La présidente en charge du Venezuela, Delcy Rodríguez, a assuré mardi qu'elle travaillait « intensément » sur une loi d'amnistie qu'elle a annoncée vendredi sous la pression que les États-Unis exercent sur le pays depuis un mois, lorsqu'ils ont capturé Nicolas Maduro lors d'un raid militaire.
La loi d'amnistie a été demandée en urgence au Parlement vendredi par Rodríguez, qui a pris le pouvoir après la chute de Maduro lors d'une attaque militaire américaine comprenant des attentats à la bombe à Caracas et dans les villes voisines.
Rodríguez a assuré qu'il « travaillait intensément sur la loi d'amnistie », qui doit parvenir au Parlement « pour examen ».
« Une loi d'amnistie qui permet toute cette période de violence politique, d'extrémisme, qui permet de mener une politique nationale », a expliqué le président vénézuélien.

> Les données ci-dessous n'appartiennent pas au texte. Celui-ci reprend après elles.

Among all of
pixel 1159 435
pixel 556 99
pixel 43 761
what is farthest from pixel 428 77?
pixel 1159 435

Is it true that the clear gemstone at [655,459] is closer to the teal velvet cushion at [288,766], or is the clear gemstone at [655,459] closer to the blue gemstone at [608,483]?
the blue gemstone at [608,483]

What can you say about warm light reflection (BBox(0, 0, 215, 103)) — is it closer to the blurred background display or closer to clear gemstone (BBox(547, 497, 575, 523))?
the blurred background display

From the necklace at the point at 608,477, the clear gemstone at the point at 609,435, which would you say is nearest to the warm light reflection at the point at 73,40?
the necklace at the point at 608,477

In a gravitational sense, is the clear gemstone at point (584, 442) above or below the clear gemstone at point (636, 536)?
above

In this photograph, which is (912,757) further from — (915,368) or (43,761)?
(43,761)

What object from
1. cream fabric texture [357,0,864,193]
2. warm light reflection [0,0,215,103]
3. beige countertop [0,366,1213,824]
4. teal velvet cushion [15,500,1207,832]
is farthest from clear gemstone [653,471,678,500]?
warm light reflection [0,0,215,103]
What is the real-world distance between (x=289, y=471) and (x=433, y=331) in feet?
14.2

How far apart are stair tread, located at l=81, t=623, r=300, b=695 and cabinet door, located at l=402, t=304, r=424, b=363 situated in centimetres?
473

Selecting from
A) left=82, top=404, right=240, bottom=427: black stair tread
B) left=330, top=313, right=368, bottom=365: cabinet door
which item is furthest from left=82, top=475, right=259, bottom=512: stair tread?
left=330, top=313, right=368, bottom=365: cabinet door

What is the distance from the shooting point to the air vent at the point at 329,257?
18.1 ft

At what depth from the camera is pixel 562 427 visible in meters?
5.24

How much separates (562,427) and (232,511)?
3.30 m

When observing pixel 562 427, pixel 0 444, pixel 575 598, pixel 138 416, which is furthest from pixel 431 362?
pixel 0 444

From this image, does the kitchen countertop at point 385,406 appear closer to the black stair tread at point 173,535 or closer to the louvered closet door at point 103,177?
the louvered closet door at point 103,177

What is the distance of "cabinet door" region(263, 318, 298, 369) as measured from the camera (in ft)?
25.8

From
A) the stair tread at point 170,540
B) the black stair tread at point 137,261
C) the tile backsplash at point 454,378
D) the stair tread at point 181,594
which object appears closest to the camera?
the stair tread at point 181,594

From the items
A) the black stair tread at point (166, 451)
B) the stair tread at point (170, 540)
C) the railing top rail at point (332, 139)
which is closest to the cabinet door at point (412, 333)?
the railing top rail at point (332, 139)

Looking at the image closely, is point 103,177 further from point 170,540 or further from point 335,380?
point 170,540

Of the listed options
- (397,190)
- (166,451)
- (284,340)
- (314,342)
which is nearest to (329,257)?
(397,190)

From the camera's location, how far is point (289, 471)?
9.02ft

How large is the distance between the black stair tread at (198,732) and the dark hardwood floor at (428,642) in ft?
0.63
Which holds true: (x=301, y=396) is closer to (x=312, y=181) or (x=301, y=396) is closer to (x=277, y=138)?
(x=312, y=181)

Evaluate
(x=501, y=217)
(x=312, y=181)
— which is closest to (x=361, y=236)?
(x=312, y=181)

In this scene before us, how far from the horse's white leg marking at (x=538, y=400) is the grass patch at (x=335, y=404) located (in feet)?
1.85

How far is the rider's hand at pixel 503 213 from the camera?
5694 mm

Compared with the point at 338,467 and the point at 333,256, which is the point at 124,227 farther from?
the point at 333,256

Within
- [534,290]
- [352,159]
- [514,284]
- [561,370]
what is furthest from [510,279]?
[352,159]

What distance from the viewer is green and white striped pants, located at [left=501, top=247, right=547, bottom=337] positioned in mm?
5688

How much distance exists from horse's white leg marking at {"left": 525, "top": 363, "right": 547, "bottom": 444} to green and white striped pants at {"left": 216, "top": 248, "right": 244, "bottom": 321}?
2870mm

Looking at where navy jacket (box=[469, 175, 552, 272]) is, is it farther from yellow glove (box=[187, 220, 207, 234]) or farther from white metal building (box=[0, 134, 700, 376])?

Il a également évoqué la « conversation franche » qu’il a eue la veille avec la chef de la mission diplomatique des États-Unis au Venezuela, Laura Dogu, qui a déclaré plus tôt que son gouvernement était attaché à un Venezuela « amical, stable, prospère et démocratique ».
C’est l’attente de dizaines de familles de prisonniers politiques qui restent devant les prisons à travers le pays, dans l’attente des libérations massives annoncées par le gouvernement intérimaire le 8 janvier.
Depuis, plus de 340 prisonniers politiques ont été libérés. Environ 680 personnes restent emprisonnées et le processus avance petit à petit.

Rodríguez a également présenté une nouvelle loi minière, sans donner de détails. Le Venezuela est un pays riche en or, coltan et autres minéraux précieux.
Il y a une semaine, le Parlement a approuvé, à la demande de l'Exécutif, une réforme pétrolière qui ouvre les portes aux investissements internationaux, notamment américains.